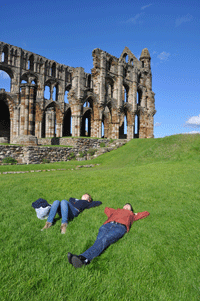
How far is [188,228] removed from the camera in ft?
12.5

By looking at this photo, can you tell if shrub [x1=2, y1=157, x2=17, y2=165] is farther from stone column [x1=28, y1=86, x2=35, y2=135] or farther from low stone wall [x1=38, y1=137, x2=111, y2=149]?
low stone wall [x1=38, y1=137, x2=111, y2=149]

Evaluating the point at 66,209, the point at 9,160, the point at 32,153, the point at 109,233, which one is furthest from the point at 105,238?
the point at 32,153

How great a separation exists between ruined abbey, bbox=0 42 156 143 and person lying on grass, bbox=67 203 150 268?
25449 mm

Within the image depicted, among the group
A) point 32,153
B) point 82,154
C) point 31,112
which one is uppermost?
point 31,112

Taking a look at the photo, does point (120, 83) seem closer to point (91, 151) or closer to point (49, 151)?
point (91, 151)

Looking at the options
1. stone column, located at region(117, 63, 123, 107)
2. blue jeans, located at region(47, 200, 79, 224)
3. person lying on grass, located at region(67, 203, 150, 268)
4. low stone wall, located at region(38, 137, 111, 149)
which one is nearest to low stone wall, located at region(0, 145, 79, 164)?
low stone wall, located at region(38, 137, 111, 149)

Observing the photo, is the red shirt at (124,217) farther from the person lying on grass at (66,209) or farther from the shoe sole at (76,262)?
the shoe sole at (76,262)

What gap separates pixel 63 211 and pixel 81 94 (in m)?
26.7

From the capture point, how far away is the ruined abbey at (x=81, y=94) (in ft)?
94.9

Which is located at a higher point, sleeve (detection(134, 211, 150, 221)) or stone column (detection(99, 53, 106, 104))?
stone column (detection(99, 53, 106, 104))

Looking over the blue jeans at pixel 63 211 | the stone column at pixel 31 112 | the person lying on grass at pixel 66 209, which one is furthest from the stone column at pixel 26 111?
the blue jeans at pixel 63 211

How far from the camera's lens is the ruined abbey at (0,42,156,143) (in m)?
28.9

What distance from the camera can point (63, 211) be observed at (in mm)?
4000

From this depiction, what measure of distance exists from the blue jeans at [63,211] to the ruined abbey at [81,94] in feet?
81.4
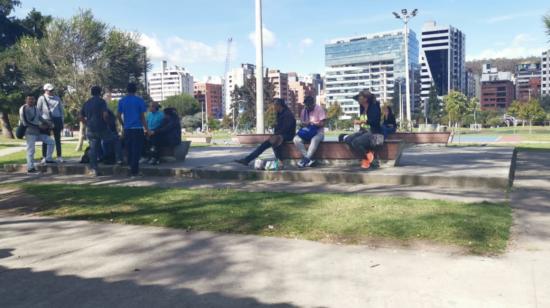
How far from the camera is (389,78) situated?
185375mm

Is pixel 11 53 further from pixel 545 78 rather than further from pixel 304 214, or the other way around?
pixel 545 78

• [EXERCISE DIRECTIONS]: Reproduce every one of the lines above word for word, leaving out the pictures.

• [ANSWER BELOW]:
How far is [188,228] removed from the camera in ft?
12.5

By looking at this photo, can you tell if shrub [x1=2, y1=157, x2=17, y2=165] is farther from stone column [x1=28, y1=86, x2=35, y2=135] or farther from low stone wall [x1=38, y1=137, x2=111, y2=149]?
low stone wall [x1=38, y1=137, x2=111, y2=149]

Evaluating the point at 66,209, the point at 9,160, the point at 32,153, the point at 109,233, which one is furthest from the point at 105,238?
the point at 32,153

How great a separation exists between ruined abbey, bbox=0 42 156 143 and person lying on grass, bbox=67 203 150 268?
25449 mm

Within the image depicted, among the group
A) point 32,153
B) point 82,154
C) point 31,112
which one is uppermost?
point 31,112

Taking a look at the photo, does point (120, 83) seem closer to point (91, 151) or closer to point (49, 151)?
point (91, 151)

Looking at the options
1. stone column, located at region(117, 63, 123, 107)
2. blue jeans, located at region(47, 200, 79, 224)
3. person lying on grass, located at region(67, 203, 150, 268)
4. low stone wall, located at region(38, 137, 111, 149)
which one is nearest to low stone wall, located at region(0, 145, 79, 164)?
low stone wall, located at region(38, 137, 111, 149)

Observing the photo, is the red shirt at (124,217) farther from the person lying on grass at (66,209) or farther from the shoe sole at (76,262)?
the shoe sole at (76,262)

What gap separates pixel 63 211 and pixel 81 94 (in m)?
26.7

From the capture point, how far away is the ruined abbey at (x=81, y=94) (in ft)?
94.9

Which is located at a higher point, sleeve (detection(134, 211, 150, 221)) or stone column (detection(99, 53, 106, 104))?
stone column (detection(99, 53, 106, 104))

Looking over the blue jeans at pixel 63 211 | the stone column at pixel 31 112 | the person lying on grass at pixel 66 209, which one is furthest from the stone column at pixel 26 111?
the blue jeans at pixel 63 211

How far from the camera's lens is the ruined abbey at (0,42,156,143) (in m)?
28.9

What distance from the camera can point (63, 211) be observed at (in mm)?
4000

From this depiction, what measure of distance exists from the blue jeans at [63,211] to the ruined abbey at [81,94] in feet?
81.4
How far from the camera is (389,78) situated?
185375mm

Is pixel 11 53 further from pixel 545 78 rather than further from pixel 304 214, or the other way around?
pixel 545 78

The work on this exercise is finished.